Some pro-lifers have voiced concern that Gorsuch has cited rulings led by the late Supreme Court Justice Harry Blackmun, who supported the legality of abortion, has never used the phrase “unborn child,” and has never explicitly spoken out in favor of the pro-life view.

However, Gorsuch did write in his 2006 book that the Supreme Court admitted that “no constitutional basis exists for preferring the mother’s liberty interests over the child’s life,” had the court considered unborn babies to be people.

Gorsuch also authored a strong dissent in the 2016 case of Planned Parenthood Association of Utah v. Herbert, in which a divided circuit court granted Planned Parenthood a temporary injunction after Utah Governor Gary Herbert directed state agencies to stop passing federal funds to the group following the release of videos depicting Planned Parenthood officials illegally selling fetal tissues and body parts.
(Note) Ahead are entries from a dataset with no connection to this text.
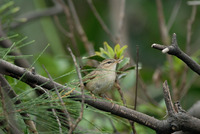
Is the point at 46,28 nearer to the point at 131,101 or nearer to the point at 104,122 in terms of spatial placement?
the point at 131,101

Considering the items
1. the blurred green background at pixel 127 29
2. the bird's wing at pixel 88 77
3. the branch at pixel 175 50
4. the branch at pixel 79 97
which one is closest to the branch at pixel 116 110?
the branch at pixel 79 97

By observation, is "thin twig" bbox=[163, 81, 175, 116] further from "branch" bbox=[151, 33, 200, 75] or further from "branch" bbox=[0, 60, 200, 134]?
"branch" bbox=[151, 33, 200, 75]

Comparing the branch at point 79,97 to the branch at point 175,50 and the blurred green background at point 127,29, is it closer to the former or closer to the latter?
the branch at point 175,50

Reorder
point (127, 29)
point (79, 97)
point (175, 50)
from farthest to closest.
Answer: point (127, 29)
point (79, 97)
point (175, 50)

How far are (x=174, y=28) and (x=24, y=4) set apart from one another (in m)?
3.24

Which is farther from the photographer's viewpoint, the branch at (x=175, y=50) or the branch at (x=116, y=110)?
the branch at (x=116, y=110)

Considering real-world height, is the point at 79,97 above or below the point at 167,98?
above

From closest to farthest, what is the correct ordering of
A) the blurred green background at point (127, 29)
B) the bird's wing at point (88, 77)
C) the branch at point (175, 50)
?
the branch at point (175, 50), the bird's wing at point (88, 77), the blurred green background at point (127, 29)

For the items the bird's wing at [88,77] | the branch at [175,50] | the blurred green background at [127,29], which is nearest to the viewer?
the branch at [175,50]

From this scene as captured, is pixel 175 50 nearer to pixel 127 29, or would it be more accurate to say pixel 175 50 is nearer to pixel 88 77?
pixel 88 77

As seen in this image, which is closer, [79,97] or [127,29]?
[79,97]

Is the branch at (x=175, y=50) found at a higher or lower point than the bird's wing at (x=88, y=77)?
higher

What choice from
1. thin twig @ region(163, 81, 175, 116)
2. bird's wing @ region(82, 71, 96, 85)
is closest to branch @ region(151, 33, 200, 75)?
thin twig @ region(163, 81, 175, 116)

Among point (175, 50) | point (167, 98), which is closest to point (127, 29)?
point (167, 98)
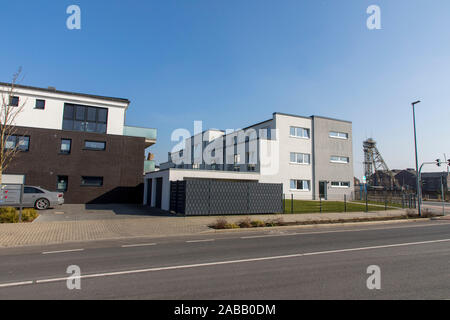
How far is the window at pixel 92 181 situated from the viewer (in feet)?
78.8

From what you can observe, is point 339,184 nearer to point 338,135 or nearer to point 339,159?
point 339,159

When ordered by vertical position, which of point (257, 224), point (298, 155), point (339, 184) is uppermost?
point (298, 155)

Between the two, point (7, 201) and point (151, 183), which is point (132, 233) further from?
point (151, 183)

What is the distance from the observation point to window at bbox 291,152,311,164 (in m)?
31.4

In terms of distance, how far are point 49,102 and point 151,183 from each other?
11729 mm

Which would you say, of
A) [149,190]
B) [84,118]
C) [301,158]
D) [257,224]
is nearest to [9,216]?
[257,224]

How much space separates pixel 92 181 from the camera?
2434cm

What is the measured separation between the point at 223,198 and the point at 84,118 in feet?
53.8

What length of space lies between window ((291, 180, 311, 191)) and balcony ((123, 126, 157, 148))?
51.3 ft

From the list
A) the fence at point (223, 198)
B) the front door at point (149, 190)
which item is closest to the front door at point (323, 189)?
the fence at point (223, 198)

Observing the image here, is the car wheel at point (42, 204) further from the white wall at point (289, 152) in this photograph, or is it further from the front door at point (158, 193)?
the white wall at point (289, 152)

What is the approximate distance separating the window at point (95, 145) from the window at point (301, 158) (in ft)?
64.1
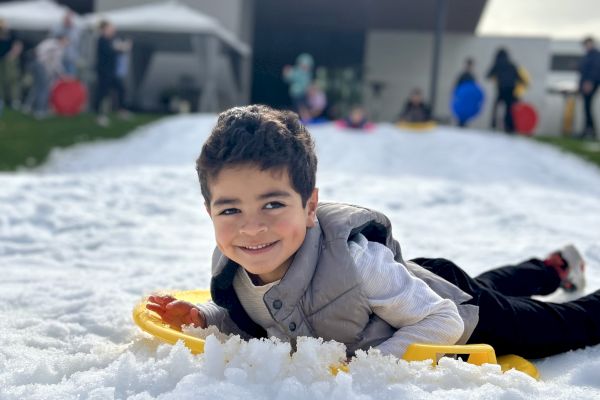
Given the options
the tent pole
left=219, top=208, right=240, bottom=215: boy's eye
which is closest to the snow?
left=219, top=208, right=240, bottom=215: boy's eye

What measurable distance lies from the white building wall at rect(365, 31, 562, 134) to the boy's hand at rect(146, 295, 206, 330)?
55.7 ft

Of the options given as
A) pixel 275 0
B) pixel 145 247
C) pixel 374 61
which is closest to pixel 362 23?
pixel 374 61

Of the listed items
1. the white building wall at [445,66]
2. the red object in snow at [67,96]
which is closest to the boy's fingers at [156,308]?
the red object in snow at [67,96]

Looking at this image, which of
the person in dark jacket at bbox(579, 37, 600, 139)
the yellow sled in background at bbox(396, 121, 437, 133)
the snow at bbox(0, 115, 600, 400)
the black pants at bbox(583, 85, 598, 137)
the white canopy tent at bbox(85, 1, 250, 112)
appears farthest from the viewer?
the white canopy tent at bbox(85, 1, 250, 112)

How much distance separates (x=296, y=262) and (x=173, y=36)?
539 inches

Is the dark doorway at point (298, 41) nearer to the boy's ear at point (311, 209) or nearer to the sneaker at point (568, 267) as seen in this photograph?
the sneaker at point (568, 267)

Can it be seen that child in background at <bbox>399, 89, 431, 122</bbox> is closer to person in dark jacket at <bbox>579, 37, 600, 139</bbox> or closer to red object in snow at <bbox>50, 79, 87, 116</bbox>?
person in dark jacket at <bbox>579, 37, 600, 139</bbox>

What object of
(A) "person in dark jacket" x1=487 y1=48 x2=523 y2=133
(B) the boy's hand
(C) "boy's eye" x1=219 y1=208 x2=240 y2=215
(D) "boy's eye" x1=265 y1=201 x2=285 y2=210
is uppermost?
(A) "person in dark jacket" x1=487 y1=48 x2=523 y2=133

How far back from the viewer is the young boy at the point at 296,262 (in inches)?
65.3

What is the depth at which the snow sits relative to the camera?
154cm

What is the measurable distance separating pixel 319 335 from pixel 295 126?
56cm

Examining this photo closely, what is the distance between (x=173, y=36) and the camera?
14.6 meters

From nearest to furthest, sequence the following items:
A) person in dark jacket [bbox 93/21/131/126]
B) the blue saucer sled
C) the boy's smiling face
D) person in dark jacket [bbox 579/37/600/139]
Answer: the boy's smiling face < person in dark jacket [bbox 93/21/131/126] < person in dark jacket [bbox 579/37/600/139] < the blue saucer sled

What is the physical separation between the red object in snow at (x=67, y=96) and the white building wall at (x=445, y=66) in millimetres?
9559
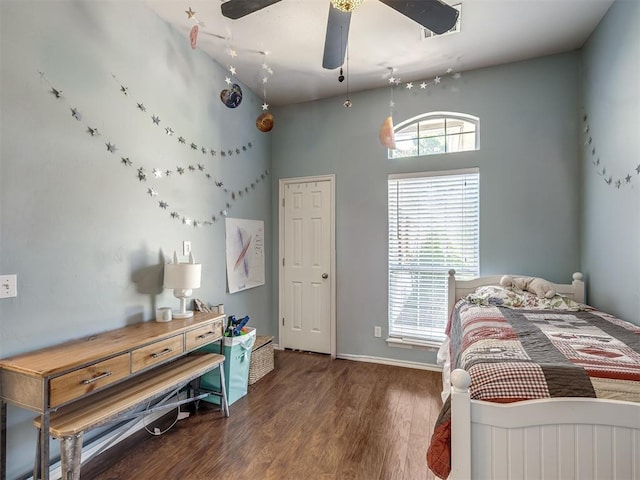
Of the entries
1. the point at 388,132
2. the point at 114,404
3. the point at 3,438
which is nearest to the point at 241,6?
the point at 388,132

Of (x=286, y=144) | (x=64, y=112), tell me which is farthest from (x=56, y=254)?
(x=286, y=144)

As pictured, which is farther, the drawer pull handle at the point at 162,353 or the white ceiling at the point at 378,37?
the white ceiling at the point at 378,37

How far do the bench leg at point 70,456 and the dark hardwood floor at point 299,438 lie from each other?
1.30ft

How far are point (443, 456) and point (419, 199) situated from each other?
2.52m

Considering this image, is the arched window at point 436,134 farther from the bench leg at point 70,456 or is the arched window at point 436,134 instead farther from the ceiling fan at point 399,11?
the bench leg at point 70,456

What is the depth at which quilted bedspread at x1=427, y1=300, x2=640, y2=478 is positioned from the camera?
1.22 m

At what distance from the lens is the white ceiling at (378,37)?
90.7 inches

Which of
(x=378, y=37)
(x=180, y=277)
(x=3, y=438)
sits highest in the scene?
(x=378, y=37)

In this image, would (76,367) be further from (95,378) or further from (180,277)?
(180,277)

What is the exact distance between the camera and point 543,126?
116 inches

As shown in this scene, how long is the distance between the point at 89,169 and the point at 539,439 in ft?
8.74

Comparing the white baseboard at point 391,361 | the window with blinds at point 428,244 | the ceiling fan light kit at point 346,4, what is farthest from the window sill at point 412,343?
the ceiling fan light kit at point 346,4

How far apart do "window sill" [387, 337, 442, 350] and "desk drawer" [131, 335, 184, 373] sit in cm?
219

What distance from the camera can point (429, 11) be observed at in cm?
165
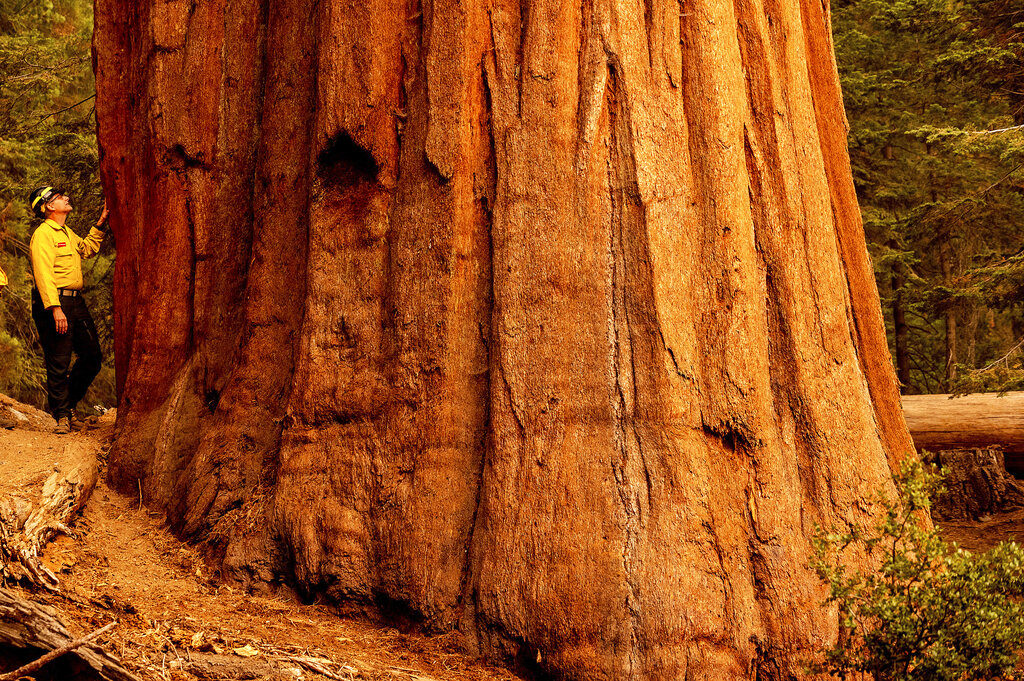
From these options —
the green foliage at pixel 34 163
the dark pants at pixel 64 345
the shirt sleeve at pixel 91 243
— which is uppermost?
the green foliage at pixel 34 163

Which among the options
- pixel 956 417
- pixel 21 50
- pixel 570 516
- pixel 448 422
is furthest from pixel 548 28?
pixel 21 50

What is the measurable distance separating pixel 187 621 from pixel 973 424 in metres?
7.77

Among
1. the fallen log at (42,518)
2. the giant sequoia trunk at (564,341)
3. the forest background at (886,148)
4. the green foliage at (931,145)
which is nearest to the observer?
the giant sequoia trunk at (564,341)

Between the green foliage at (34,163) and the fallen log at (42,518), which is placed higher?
the green foliage at (34,163)

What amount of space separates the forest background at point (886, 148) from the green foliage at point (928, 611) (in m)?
9.27

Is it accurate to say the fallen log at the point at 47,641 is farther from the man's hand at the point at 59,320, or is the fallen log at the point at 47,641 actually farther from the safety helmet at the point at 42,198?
the safety helmet at the point at 42,198

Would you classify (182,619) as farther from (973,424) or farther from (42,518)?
(973,424)

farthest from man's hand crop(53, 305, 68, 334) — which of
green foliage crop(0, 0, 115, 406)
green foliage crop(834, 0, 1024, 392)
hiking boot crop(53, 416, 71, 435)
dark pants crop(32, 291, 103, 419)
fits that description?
green foliage crop(834, 0, 1024, 392)

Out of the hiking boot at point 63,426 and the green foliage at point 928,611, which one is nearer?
the green foliage at point 928,611

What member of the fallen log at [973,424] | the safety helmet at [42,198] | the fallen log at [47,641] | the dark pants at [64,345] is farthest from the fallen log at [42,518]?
the fallen log at [973,424]

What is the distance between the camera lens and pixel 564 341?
455 centimetres

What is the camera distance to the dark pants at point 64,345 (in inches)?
303

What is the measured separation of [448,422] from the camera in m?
4.77

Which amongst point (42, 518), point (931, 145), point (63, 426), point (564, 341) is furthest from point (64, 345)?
point (931, 145)
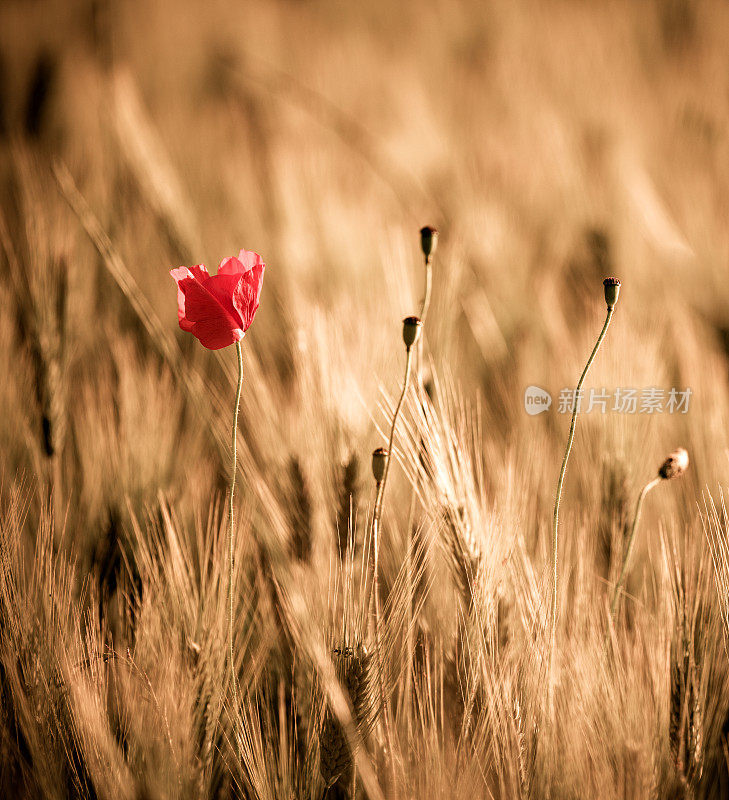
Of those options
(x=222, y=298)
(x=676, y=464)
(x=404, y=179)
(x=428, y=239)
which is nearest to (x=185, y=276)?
(x=222, y=298)

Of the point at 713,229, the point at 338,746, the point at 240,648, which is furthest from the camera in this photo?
the point at 713,229

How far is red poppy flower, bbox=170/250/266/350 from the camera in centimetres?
29

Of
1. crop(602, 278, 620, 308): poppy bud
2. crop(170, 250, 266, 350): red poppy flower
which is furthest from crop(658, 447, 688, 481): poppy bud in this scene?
crop(170, 250, 266, 350): red poppy flower

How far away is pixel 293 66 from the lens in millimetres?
1738

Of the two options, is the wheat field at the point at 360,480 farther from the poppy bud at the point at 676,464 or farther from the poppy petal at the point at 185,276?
the poppy petal at the point at 185,276

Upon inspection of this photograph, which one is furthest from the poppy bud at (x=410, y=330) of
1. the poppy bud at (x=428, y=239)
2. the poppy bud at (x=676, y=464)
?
the poppy bud at (x=676, y=464)

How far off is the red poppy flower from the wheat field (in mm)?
139

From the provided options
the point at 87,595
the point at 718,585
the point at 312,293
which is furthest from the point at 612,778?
the point at 312,293

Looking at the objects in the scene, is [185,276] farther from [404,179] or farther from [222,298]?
[404,179]

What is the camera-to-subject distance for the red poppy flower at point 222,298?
11.5 inches

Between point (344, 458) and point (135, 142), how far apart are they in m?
0.62

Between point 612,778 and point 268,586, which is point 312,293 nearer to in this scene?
point 268,586

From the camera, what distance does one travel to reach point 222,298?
292mm

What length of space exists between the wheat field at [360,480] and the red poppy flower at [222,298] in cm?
14
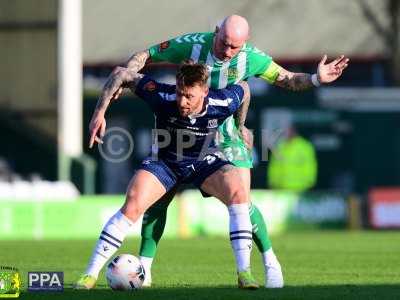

On another front, given the growing emphasis on the environment in Catholic social teaching, the fact that Gorsuch upheld a set of renewable energy mandates in the state of Colorado, finding that they did not unduly burden out-of-state coal companies, may strike some Catholics as encouraging.

Yet Gorsuch is also known as a skeptic about over-reaching by government bureaucracy, in a way some critics see as hostile to the use of regulatory authority to defend not only environmental protections but also, for example, worker’s rights.

There are areas in which Gorusch’s record may appear troubling from the point of view of Catholic social teaching.

For one thing, he’s generally rejected appeals from death row inmates seeking to avoid execution, and has favored a strict interpretation of the Antiterrorism and Effective Death Penalty Act of 1996. If he brings that approach to the Supreme Court, it would put him at odds with both the Vatican’s and the U.S. bishops’ call for abolition of capital punishment.

Catholics engaged in efforts to use legal pressures to compel corporations to act in socially responsible ways may also be concerned with Gorsuch’s history of protecting businesses from such challenges, including being critical of class action lawsuits by shareholders.

While practicing as an attorney, he wrote, “The free ride to fast riches enjoyed by securities class action attorneys in recent years appeared to hit a speed bump,” and that “securities fraud litigation imposes an enormous toll on the economy, affecting virtually every public corporation in America at one time or another and costing businesses billions of dollars in settlements every year.”

Gorsuch is also not generally seen as a strong advocate of immigrant rights, and last August joined an opinion ruling that Central American immigrants detained for being in U.S. illegally were not entitled to judicial review of their detention.

However, most observers doubt that Gorusch would see his role primarily as pursuing an aggressive personal agenda on the court, since he’s a proponent of conservative legal philosophies that emphasize not going beyond the literal meaning of a statute.